■ EXCERPTED TEXT
╔══

Steve Kroft 60 Minutes to Interview "Anonymous"
Finally Americans are going to get to know the mysterious circumstances surrounding Osama Bin Laden's odd pre-election message, in which the bloodthirsty terrorist addressed and appealed to all of us, ignoring President Bush. There was a reason. According to TheDrudgeReport:
"Osama bin Laden now has religious approval to use a nuclear device against Americans, says the former head of the CIA unit charged with tracking down the Saudi terrorist. The former agent, Michael Scheuer, speaks to Steve Kroft in his first television interview without disguise to be broadcast on 60 MINUTES Sunday, Nov. 14 (7:00-8:00 PM, ET/PT) on the CBS Television Network."
Photo via CBS (Above: Steve Kroft and formerly "Anonymous," Michael Scheuer)
"Scheuer was until recently known as the 'anonymous' author of two books critical of the West's response to bin Laden and al Qaeda, the most recent of which is titled Imperial Hubris: Why the West is Losing the War on Terror."
Of which, Publisher's Weekly said:
"It's unclear how, in an age when even office workers must sign confidentiality agreements, an alleged CIA Middle Eastern specialist has gotten permission to publish a sprawling, erudite book on the origins and present state of the 'war on terror.' (Michael Scheuer's) main point is that Arab antagonism to the West (and even non-fundamentalist Arab regimes' winking at terrorism) has its root in real grievances that have gone unaddressed by U.S. measures. The actions of the Saudis, and their U.S. supporters, come in for some hard criticism, as does the elevation of Northern Alliance warlords to de facto governors of Afghanistan. The author makes some challenging remarks regarding Israel ('Surely there can be no other historical example of a faraway, theocracy-in-all-but-name of only six million people that ultimately controls the extent and even the occurrence of an important portion of political discourse and national security debate in a country of 270-plus million people that prides itself on religious toleration, separation of church and state, and freedom of speech') while playing down the extent to which the Taliban itself was a corrupt theocratic regime. But his annotated compendia of battles and skirmishes won and lost by the U.S. and al-Qaeda are gripping, and his engagement with his subject has made him a pundit-in-demand."
Back to what Drudge says of the pundit-in-demand:
"No one in the West knows more about the Qaeda leader than Scheuer, who has tracked him since the mid-1980s. The CIA allowed him to write the books provided he remain anonymous, but now is allowing him to reveal himself for the first time on Sunday's broadcast; he formally leaves the Agency today (Ed Note: he means today, Friday, November 12).
"Even if bin Laden had a nuclear weapon, he probably wouldn't have used it for a lack of proper religious authority - authority he has now. '[Bin Laden] secured from a Saudi sheik ... a rather long treatise on the possibility of using nuclear weapons against the Americans,' says Scheuer. '[The treatise] found that he was perfectly within his rights to use them. Muslims argue that the United States is responsible for millions of dead Muslims around the world, so reciprocity would mean you could kill millions of Americans,' Scheuer tells Kroft.

╚══

■ DATASET CONTENT
╔══

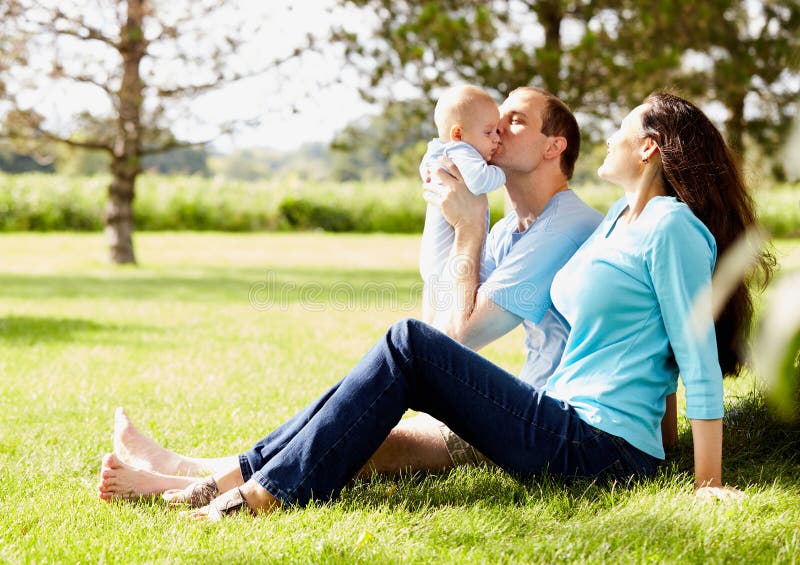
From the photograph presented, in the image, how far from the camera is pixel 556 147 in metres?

╚══

■ QUESTIONS TO ANSWER
(A) Retype the passage of the 60 Minutes post starting at "Back to what" and ending at "Friday, November 12).".
(B) Translate this sentence from the 60 Minutes post into Spanish: "No one in the West knows more about the Qaeda leader than Scheuer, who has tracked him since the mid-1980s."
(C) Answer these questions from the 60 Minutes post:
(i) On what day and date is the interview with Scheuer to be broadcast?
(ii) What is the title of the more recent of Scheuer's two books?
(iii) According to the Publisher's Weekly review, who were elevated to de facto governors of Afghanistan?

■ OUTPUTS FOR THE TASKS
(A)
Back to what Drudge says of the pundit-in-demand:
"No one in the West knows more about the Qaeda leader than Scheuer, who has tracked him since the mid-1980s. The CIA allowed him to write the books provided he remain anonymous, but now is allowing him to reveal himself for the first time on Sunday's broadcast; he formally leaves the Agency today (Ed Note: he means today, Friday, November 12).

(B) Nadie en Occidente sabe más sobre el líder de Al Qaeda que Scheuer, quien lo ha seguido desde mediados de la década de 1980.

(C)
(i) Sunday, Nov. 14
(ii) Imperial Hubris: Why the West is Losing the War on Terror
(iii) Northern Alliance warlords